Immersive virtual reality is where a person enters a virtual world by wearing a full body suit, including helmet with goggles. Movements the person makes in the real world are translated to movements in the virtual world. Because participants come to feel as if they are actually existing in the virtual world, the experience has come to be described as immersive—people tend to lose themselves in it. As the technology has improved, researchers have started to use such environments to test human perception in new ways. In this latest effort the researchers wondered if the type of body avatar used was of equal importance to size.
To find out, the group enlisted the assistance of 60 volunteer adults—30 were given avatar bodies the size and form of a four year old child—another 30 were given adult avatar bodies of the size of a four year old child. Both groups were then asked to estimate the size of objects in the virtual worlds into which they were immersed. In analyzing the results, the group found that the volunteers that were given the child's bodies overestimated the size of virtual objects to a much larger degree than did the volunteers inhabiting the down-sized adult bodied avatars.
This experiment demonstrated that human perception is tied very closely with not only perceived body size, but the form of the body inhabited. Some of the volunteers actually described feeling as if they'd reverted to being a child.
In the second experiment, the researchers conducted much the same experiment with another group of volunteers but didn't allow for synchronizing body movement in real life with that occurring in the virtual world. This time around, neither group overestimated the size of the virtual objects.
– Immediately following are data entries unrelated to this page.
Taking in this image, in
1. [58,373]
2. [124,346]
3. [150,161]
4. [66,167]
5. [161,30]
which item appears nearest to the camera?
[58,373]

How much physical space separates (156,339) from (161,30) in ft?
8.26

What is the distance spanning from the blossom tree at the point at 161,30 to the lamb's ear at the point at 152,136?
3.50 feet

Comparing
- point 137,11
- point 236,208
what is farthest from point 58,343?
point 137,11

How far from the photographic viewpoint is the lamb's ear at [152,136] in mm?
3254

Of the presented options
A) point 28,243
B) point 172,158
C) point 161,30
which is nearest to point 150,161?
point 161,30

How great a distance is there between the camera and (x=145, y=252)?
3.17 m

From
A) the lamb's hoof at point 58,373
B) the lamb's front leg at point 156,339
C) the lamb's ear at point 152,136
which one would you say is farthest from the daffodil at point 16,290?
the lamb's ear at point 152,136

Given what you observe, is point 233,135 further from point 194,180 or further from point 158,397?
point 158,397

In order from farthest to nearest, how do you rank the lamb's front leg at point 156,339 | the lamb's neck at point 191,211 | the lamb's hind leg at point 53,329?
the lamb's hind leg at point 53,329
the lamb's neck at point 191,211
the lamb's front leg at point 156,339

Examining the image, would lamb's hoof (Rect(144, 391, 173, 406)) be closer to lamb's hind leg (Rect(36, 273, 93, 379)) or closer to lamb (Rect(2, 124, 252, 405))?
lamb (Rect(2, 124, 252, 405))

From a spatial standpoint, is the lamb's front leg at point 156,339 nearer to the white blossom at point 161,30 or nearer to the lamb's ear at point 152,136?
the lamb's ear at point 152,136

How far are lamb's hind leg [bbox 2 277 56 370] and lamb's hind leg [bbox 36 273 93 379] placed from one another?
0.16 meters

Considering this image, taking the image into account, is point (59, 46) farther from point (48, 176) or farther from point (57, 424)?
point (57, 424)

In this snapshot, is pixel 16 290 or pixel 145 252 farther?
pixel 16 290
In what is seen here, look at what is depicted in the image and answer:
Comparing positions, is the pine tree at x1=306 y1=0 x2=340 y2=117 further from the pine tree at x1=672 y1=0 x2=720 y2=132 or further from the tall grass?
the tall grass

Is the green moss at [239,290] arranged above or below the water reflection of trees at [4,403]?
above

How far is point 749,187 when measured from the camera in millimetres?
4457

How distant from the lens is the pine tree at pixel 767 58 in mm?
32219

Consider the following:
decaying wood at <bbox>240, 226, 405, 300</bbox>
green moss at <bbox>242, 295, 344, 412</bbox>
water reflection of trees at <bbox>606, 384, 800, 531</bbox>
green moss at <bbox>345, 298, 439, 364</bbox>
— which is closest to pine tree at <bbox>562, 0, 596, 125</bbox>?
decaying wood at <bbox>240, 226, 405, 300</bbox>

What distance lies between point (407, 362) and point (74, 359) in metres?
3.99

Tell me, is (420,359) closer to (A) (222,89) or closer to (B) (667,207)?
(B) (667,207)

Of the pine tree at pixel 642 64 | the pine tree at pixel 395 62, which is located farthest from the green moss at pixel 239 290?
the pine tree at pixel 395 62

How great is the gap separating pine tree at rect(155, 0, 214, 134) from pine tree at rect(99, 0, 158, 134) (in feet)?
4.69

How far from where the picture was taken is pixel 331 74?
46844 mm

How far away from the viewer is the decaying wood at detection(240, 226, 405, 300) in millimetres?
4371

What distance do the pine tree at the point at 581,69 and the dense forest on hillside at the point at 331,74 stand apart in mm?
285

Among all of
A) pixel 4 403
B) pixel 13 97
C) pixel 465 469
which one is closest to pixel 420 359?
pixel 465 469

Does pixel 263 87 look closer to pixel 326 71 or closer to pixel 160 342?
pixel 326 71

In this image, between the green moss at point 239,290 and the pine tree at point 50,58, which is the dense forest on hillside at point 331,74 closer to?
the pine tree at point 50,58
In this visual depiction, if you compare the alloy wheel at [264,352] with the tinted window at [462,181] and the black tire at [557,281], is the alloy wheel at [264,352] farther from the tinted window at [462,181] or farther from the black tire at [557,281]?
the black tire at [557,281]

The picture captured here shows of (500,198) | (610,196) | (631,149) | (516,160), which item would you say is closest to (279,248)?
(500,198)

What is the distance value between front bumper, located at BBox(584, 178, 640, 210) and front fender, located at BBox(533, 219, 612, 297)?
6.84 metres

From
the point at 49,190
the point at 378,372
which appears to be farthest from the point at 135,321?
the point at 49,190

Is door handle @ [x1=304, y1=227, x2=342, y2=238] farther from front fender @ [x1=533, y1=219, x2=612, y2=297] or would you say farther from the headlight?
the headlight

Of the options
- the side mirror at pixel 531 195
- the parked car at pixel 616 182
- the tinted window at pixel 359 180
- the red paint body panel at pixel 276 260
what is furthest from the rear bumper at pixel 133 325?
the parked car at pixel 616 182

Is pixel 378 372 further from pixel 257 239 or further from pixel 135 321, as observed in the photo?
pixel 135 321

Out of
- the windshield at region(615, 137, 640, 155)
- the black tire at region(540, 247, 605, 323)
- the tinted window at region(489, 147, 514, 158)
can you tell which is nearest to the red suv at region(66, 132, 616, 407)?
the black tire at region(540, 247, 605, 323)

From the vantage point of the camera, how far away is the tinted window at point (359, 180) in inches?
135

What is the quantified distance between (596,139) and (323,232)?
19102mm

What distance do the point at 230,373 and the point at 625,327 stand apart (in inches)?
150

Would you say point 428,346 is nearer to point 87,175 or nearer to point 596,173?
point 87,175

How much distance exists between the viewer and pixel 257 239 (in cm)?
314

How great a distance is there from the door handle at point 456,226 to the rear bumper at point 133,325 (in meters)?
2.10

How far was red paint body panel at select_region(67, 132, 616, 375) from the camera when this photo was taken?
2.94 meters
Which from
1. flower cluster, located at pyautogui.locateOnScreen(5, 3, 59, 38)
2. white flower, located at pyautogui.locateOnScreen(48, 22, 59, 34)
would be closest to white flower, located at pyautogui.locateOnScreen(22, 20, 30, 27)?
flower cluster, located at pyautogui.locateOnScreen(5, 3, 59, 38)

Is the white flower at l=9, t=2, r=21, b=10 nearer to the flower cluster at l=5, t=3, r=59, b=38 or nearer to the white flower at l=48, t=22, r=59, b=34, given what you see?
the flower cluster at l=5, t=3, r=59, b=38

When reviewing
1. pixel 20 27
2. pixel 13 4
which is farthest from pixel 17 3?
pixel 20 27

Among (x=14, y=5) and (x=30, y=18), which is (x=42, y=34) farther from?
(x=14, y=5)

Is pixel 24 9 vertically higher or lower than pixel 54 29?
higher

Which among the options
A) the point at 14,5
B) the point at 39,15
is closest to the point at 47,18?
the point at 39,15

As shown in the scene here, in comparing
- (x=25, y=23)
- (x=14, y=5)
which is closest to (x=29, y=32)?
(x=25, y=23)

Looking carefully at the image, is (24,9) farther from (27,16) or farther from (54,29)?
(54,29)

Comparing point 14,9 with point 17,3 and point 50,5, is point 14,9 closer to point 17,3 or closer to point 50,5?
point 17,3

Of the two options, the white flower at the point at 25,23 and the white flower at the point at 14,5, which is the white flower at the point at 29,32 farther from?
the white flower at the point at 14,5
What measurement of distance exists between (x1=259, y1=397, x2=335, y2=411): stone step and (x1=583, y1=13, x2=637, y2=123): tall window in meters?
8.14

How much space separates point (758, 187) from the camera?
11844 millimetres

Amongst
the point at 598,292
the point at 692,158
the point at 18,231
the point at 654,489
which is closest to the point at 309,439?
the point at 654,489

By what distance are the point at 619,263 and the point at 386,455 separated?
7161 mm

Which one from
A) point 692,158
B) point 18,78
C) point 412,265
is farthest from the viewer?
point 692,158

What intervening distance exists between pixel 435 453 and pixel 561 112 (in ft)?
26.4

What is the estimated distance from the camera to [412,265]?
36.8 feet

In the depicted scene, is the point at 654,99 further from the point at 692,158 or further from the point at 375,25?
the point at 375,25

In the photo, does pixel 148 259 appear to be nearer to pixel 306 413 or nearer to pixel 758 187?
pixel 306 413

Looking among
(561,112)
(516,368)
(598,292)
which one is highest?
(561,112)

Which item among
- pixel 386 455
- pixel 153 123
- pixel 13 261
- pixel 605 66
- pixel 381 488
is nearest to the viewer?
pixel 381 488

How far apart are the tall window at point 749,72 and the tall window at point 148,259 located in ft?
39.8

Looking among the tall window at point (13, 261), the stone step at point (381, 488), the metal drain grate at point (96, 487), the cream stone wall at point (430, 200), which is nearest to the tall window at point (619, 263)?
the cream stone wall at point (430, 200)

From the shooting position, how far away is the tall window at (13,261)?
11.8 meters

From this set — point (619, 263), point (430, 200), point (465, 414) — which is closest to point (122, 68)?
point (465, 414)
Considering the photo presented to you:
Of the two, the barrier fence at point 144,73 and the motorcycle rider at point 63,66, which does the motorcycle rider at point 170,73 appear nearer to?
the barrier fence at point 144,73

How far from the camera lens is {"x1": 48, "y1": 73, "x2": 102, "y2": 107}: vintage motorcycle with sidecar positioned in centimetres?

This experiment demonstrated that in order for self perception to be altered in a virtual reality environment, there must be an element of synchronicity involved.
Because of the ways virtual reality can alter self perception, the researchers suggest that people be warned of the possible repercussions of moving immersive virtual reality technology out into the real world—people wearing Google's project glass headset for example, could misjudge or misinterpret information in the real world and put themselves at risk.
An illusory sensation of ownership over a surrogate limb or whole body can be induced through specific forms of multisensory stimulation, such as synchronous visuotactile tapping on the hidden real and visible rubber hand in the rubber hand illusion. Such methods have been used to induce ownership over a manikin and a virtual body that substitute the real body, as seen from first-person perspective, through a head-mounted display. However, the perceptual and behavioral consequences of such transformed body ownership have hardly been explored. In Exp. 1, immersive virtual reality was used to embody 30 adults as a 4-y-old child (condition C), and as an adult body scaled to the same height as the child (condition A), experienced from the first-person perspective, and with virtual and real body movements synchronized. The result was a strong body-ownership illusion equally for C and A. Moreover there was an overestimation of the sizes of objects compared with a nonembodied baseline, which was significantly greater for C compared with A. An implicit association test showed that C resulted in significantly faster reaction times for the classification of self with child-like compared with adult-like attributes. Exp. 2 with an additional 16 participants extinguished the ownership illusion by using visuomotor asynchrony, with all else equal. The size-estimation and implicit association test differences between C and A were also extinguished. We conclude that there are perceptual and probably behavioral correlates of body-ownership illusions that occur as a function of the type of body in which embodiment occurs.